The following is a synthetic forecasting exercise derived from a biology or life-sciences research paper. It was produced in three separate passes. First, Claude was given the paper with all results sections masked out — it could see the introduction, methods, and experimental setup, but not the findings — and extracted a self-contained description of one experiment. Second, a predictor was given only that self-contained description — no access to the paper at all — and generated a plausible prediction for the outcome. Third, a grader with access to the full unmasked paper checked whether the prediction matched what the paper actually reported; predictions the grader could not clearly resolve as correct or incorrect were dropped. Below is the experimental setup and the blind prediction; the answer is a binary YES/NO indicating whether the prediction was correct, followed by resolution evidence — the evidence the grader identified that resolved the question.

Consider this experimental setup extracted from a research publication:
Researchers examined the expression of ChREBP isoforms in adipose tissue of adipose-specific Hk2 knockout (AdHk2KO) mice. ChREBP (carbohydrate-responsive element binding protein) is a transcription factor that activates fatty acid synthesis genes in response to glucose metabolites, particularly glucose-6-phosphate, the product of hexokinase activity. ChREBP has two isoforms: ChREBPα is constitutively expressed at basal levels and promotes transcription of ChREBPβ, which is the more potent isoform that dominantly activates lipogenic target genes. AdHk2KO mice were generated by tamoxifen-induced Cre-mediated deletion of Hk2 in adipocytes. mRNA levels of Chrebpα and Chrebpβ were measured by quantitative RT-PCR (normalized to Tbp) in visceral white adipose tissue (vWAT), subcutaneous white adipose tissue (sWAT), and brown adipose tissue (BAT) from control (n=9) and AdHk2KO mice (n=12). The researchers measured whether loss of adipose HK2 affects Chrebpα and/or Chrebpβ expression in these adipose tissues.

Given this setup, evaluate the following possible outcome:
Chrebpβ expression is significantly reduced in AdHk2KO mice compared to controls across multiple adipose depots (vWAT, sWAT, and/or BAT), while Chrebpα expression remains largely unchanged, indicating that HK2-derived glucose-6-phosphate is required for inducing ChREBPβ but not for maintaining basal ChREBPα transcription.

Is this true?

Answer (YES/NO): YES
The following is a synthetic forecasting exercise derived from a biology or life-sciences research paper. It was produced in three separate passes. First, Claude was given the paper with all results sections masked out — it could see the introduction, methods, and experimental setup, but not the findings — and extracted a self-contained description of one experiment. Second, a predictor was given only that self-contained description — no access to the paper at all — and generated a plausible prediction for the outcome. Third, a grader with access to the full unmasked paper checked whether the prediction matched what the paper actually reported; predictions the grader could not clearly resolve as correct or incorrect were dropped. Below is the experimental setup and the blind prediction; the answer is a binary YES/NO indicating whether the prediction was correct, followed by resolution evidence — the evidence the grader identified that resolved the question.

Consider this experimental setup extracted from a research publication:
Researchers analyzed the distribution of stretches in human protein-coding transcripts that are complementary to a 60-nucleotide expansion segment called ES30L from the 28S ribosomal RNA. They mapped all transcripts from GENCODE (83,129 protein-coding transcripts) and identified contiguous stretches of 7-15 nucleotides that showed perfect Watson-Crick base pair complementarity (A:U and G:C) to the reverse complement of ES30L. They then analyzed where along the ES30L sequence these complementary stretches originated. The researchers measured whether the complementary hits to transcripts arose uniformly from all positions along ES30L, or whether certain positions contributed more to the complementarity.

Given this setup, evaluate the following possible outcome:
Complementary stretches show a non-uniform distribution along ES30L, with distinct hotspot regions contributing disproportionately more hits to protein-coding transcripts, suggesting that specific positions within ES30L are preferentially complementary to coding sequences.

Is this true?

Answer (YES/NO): YES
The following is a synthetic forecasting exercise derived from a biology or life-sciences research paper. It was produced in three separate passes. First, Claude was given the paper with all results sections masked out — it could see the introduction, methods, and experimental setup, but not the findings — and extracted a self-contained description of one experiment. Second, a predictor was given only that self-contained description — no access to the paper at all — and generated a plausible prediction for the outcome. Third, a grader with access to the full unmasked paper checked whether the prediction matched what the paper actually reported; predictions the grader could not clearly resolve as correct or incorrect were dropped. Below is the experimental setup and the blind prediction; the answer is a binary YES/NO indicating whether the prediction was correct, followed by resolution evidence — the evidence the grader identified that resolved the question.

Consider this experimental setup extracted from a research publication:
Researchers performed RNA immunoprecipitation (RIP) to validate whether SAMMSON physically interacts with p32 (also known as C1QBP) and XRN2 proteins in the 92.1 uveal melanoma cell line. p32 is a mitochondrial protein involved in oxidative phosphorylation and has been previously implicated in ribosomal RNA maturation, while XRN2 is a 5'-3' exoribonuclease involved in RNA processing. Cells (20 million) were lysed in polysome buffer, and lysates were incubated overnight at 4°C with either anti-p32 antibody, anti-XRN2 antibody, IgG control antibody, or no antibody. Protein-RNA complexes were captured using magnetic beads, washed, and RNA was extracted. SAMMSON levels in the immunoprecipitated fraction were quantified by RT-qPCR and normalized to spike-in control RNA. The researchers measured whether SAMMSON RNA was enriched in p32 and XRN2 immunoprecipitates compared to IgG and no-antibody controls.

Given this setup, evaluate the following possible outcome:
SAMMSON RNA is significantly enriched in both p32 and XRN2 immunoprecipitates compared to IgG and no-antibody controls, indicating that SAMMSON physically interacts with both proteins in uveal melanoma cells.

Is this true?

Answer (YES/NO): YES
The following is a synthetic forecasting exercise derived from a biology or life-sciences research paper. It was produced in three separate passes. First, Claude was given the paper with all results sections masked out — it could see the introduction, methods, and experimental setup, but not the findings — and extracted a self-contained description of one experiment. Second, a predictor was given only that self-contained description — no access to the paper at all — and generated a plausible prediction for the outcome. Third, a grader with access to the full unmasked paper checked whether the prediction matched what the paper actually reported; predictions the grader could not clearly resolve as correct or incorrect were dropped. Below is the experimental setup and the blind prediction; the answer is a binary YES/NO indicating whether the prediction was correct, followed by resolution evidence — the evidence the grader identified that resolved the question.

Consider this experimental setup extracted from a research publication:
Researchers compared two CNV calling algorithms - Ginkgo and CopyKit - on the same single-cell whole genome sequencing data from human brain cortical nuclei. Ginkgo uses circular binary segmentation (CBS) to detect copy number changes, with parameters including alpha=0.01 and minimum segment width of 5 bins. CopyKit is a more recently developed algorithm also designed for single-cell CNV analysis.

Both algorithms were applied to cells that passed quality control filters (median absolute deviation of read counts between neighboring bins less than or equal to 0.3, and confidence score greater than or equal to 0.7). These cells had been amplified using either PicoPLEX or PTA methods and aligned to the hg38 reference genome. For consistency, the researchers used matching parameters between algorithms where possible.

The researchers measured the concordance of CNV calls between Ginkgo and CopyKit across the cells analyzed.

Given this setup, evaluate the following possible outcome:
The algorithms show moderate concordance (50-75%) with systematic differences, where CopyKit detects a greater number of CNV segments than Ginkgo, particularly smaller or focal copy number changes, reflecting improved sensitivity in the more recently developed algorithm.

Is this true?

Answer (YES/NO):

- - - -

• **Directions for this task**
Repeat only the tail of the entries, exactly: the line containing "Both algorithms were" and every line after it, to the end.

• **Result below**
Both algorithms were applied to cells that passed quality control filters (median absolute deviation of read counts between neighboring bins less than or equal to 0.3, and confidence score greater than or equal to 0.7). These cells had been amplified using either PicoPLEX or PTA methods and aligned to the hg38 reference genome. For consistency, the researchers used matching parameters between algorithms where possible.

The researchers measured the concordance of CNV calls between Ginkgo and CopyKit across the cells analyzed.

Given this setup, evaluate the following possible outcome:
The algorithms show moderate concordance (50-75%) with systematic differences, where CopyKit detects a greater number of CNV segments than Ginkgo, particularly smaller or focal copy number changes, reflecting improved sensitivity in the more recently developed algorithm.

Is this true?

Answer (YES/NO):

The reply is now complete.